A 45-year-old south suburban man was charged with a hate crime after he called a Muslim-American civil rights advocate, said, “We will kill you,” and left his own phone number in the voicemail, prosecutors said Saturday.
Marvin Meyer, of Oak Forest, admitted calling the deputy director of the Council on American-Islamic Relations’ Chicago office on May 16, according to prosecutors. Meyer was charged with a felony count of a hate crime and a misdemeanor count of a telephone threat, Chicago police said.
“Hey. Guess what? This is America calling,” Meyer’s call to Sufyan Sohel’s office voicemail began, according to prosecutors. “You are not welcome here. Take your (double expletive) back to Syria. We will kill you.”
Sohel, an American-born attorney whose parents came to this country from India, oversees CAIR Chicago’s legal strategy. Prosecutors said he does not know Meyer.
The phone message insulted Allah and Democrats, according to prosecutors, who said Meyer not only gave out his phone number but also asked, “Do I seem afraid of you?”
After Sohel reported the incident, Chicago police obtained phone records showing Meyer as the only subscriber on the telephone account, authorities said.
At the Leighton Criminal Court Building, Judge James Brown ordered Meyer held on $75,000 bail and required him to wear an electronic monitoring device once released.
Sohel told the Tribune he was relieved about the charges. “I’m very happy with the seriousness the Chicago Police Department and Cook County state’s attorney’s office took in the matter,” he said.

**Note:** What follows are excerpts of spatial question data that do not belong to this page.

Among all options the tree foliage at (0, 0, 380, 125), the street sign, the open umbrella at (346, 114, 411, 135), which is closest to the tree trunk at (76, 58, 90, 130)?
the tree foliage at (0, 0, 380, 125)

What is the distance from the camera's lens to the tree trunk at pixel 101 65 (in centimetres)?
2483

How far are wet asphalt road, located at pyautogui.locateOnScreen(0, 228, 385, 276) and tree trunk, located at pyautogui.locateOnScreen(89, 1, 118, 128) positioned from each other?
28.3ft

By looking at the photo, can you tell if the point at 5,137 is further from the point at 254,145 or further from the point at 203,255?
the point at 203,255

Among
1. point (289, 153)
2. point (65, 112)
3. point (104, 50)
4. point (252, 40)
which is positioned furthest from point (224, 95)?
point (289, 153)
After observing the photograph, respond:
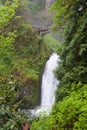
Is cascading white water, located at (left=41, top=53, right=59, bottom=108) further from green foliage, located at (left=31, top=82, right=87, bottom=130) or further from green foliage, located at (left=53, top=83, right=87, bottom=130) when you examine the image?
green foliage, located at (left=53, top=83, right=87, bottom=130)

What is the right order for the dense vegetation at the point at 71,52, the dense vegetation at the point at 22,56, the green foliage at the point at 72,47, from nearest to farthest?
the dense vegetation at the point at 71,52 < the green foliage at the point at 72,47 < the dense vegetation at the point at 22,56

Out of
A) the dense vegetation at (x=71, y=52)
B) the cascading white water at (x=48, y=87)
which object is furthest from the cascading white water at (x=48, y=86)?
the dense vegetation at (x=71, y=52)

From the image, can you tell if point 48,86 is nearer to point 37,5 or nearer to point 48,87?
point 48,87

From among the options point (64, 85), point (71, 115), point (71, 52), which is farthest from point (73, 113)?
point (71, 52)

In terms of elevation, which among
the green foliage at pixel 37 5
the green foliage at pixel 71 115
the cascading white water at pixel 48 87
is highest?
the green foliage at pixel 37 5

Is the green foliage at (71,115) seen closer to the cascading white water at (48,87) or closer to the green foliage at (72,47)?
the green foliage at (72,47)

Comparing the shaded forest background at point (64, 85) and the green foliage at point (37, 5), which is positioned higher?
the green foliage at point (37, 5)

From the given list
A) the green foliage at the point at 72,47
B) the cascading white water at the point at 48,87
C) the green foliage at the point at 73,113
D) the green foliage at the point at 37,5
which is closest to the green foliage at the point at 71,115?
the green foliage at the point at 73,113

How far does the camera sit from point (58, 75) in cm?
1089

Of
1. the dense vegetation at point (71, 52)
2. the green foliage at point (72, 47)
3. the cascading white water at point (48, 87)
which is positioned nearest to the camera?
the dense vegetation at point (71, 52)

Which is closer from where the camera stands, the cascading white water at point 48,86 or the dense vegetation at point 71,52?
the dense vegetation at point 71,52

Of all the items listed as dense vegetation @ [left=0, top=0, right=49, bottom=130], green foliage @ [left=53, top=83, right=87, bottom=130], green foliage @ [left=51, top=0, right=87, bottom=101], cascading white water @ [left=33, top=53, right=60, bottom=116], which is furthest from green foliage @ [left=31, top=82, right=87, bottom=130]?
cascading white water @ [left=33, top=53, right=60, bottom=116]

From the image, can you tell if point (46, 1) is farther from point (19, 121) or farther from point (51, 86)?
point (19, 121)

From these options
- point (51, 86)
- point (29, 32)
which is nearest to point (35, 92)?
point (51, 86)
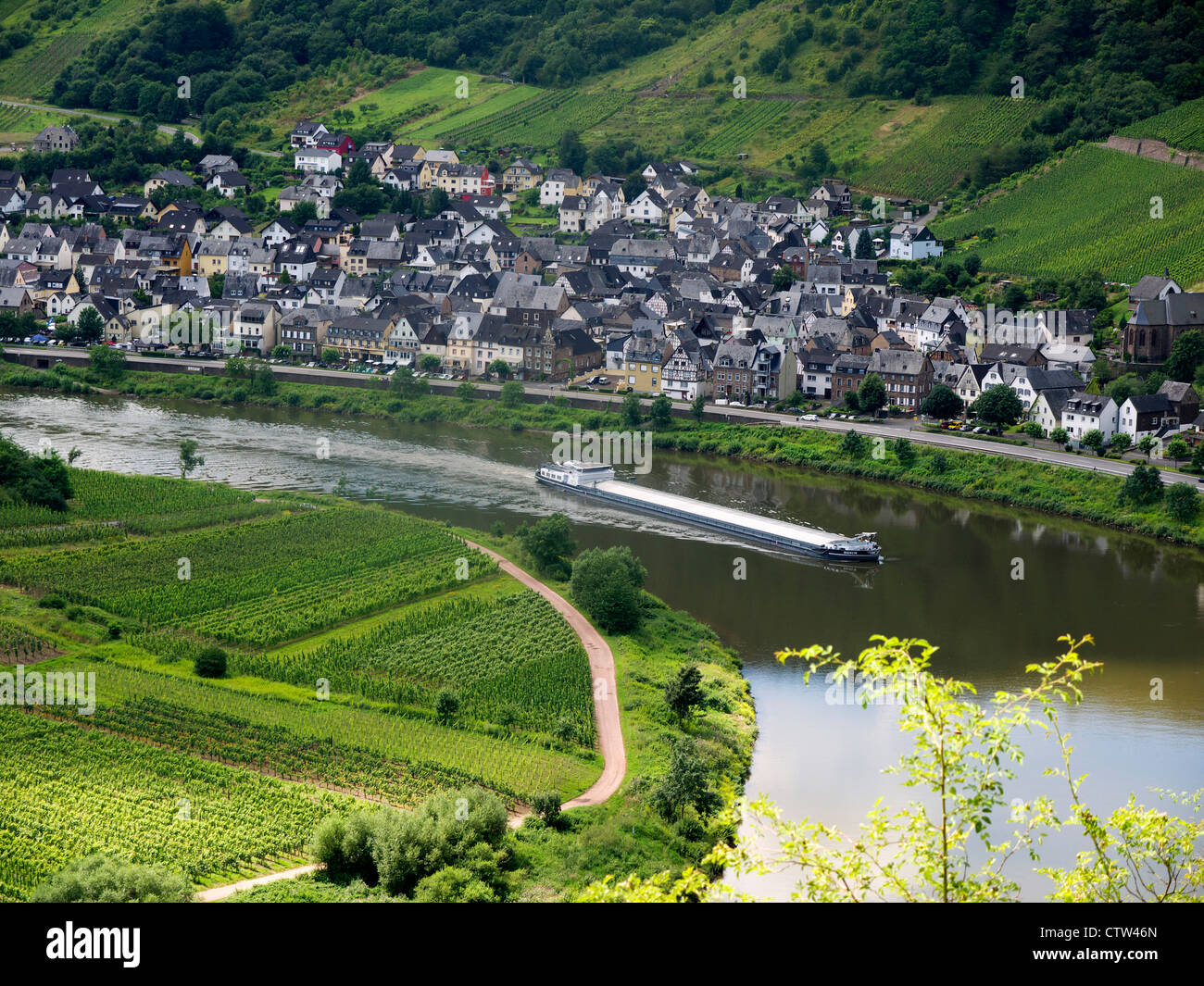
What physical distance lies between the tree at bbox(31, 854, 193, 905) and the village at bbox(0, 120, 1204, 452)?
96.2 feet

Sohel said the incident highlights why many Muslim-Americans are increasingly concerned about anti-Muslim and anti-immigrant rhetoric.
Groups like the Southern Poverty Law Center and the Anti-Defamation League have reported spikes in Anti-Muslim and anti-Semitic hate crimes in recent years. So far this year, CAIR Chicago has received about 400 calls reporting discrimination against Muslim-Americans, which is the group’s usual total for the entire year, Sohel said.
“His comments were very violent in nature,” said Sohel, “and he threatened to kill people, and that raised flags and that kind of shook me because when people use that sort of language, it made me both fearful for me and my team, but I also got a sense of being unwelcome in the only country that I’ve ever called home.”